Text processing commands in Linux

Filters/Text processing commands

cut
- allows us to cut the output, takes input of command/content of file and cut it to our desired output
awk
- list by columns
grep and egrep
- search by the keyword. Like searching for a specific word.
sort
- sorts out the output in alphabetical order
uniq
- not show duplicates in a file.
wc
- word count command waca command. tells us how many words, letters, line we've in a file/output.

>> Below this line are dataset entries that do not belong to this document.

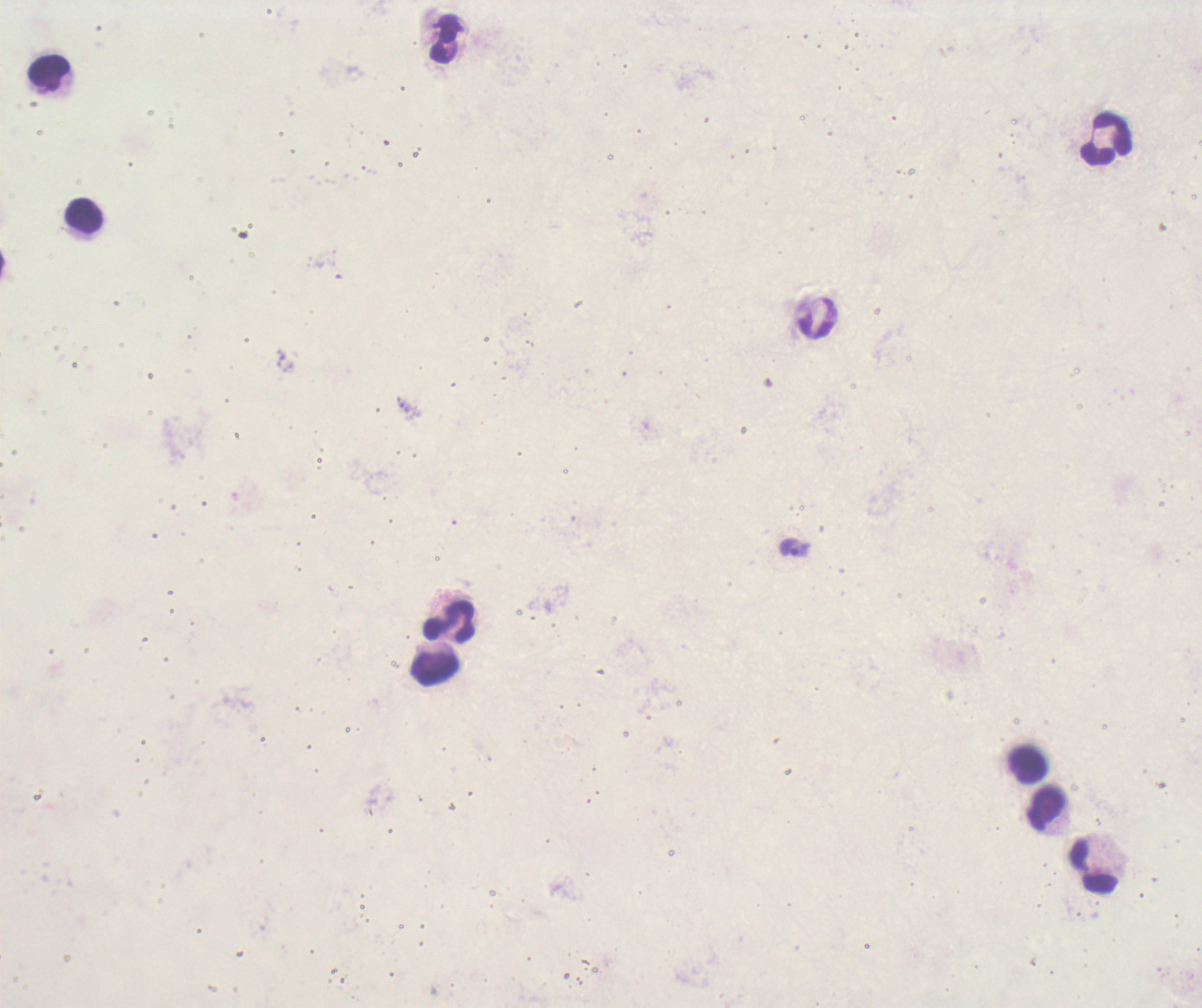
Approximate centers as {x, y} in pixels.
Summary:
  - Leukocyte locations: {444, 40}, {48, 72}, {1106, 139}, {85, 215}, {450, 621}, {435, 670}, {1027, 765}, {1046, 809}, {1094, 865}
  - Trophozoite locations: {794, 547}
  - Context: previously used in an actual diagnosis
  - Background quality: unsatisfactory
  - Image size: 1202×1008 pixels
  - Field of view: single
  - Preparation: thick smear of blood
  - Coloration quality: bad
  - Result: Plasmodium parasites detected
  - Magnification: 100x
  - Stain: Romanowsky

Cut is a command line utility that allows us to cut parts of lines from specified files or piped data and print the result to stdout. It can be used to cut parts of a line by delimiter, byte position, and character.
cut filename = doesn't work you've to specify options in this command
cut --version = check utility version.
cut -c1 filename = list one character
cut -c1,2,4 filename = Pick and chose character
cut -c1-3 filename = list range of characters
cut -c1-3,6-8 filename = list specific range of characters.
cut -b1-3 filename = list by byte size
cut -d: -f 6 /etc/passwd = list first 6th column separated by :
ls -l | cut -c2-4 = only print user permissions of files/dir

awk is a utility/language designed for data extraction. Most of the time it is used to extract fields from a file or from an output.
check version : awk --version
print 1st column of character in a file: awk '{print $1}' file
second column/field: awk '{print $2}' file
output specific columns: ls -l | awk '{print $1,$3}'
last field of the output: ls -l | awk '{print $NF}'
search for specific keyword: awk '/dev/ {print}' tx
output only first fields of file: awk -F: '{print $1}' /etc/passwd
replace words fields words: echo "Hello Tushar" | awk '{$2="Rajpoot"; print $0}'
- $0 means whatever you find print it now.
replace words in output of file: cat tx | awk '{$1="Tushar"; print$0}'
get lines that have more than 3 bytes: awk 'length($0) > 3' tx
Get the field matching seinfeld in /home/tushar: ls -l | awk '{if($9 == "seinfeld") print $0;}'
Number of fields: ls -l | awk '{print NF}'

The grep command which stands for global regular expression print processes text line by line and prints any lines which match a specific pattern.
Check version or help: grep --version, grep --help
Search for a keyword from a file: grep keyword file
Search for a keyword and count: grep -c keyword file
Search for a keyword and ignore case-sensitive: grep -i KEYword file
Display the matched lines and their line numbers: grep -n keyword file
Display everything but keyword(exclude a keyword): grep -v keyword file
Search for a keyword and then only give the 1st field: grep keyword file | awk '{print $1}'
Search for a keyword and then only give the 1st field: ls -l | grep Desktop
Search for 2 keywords: egrep -i "keyword|keyword2" file

wc command either reads stdin or stdout or a list of files and generates: newline count, word count and byte count
check file line count, word count and byte count: wc file
Get the number of lines in a file: wc -l file
Number of words: wc -w file
Number of bytes: wc -c file
NOT ALLOWED: wc DIRECTORY
Number of files: ls -l | wc -l
Count directories only: ls -ld */ | wc -l
Number of keyword lines: grep keyword | wc -l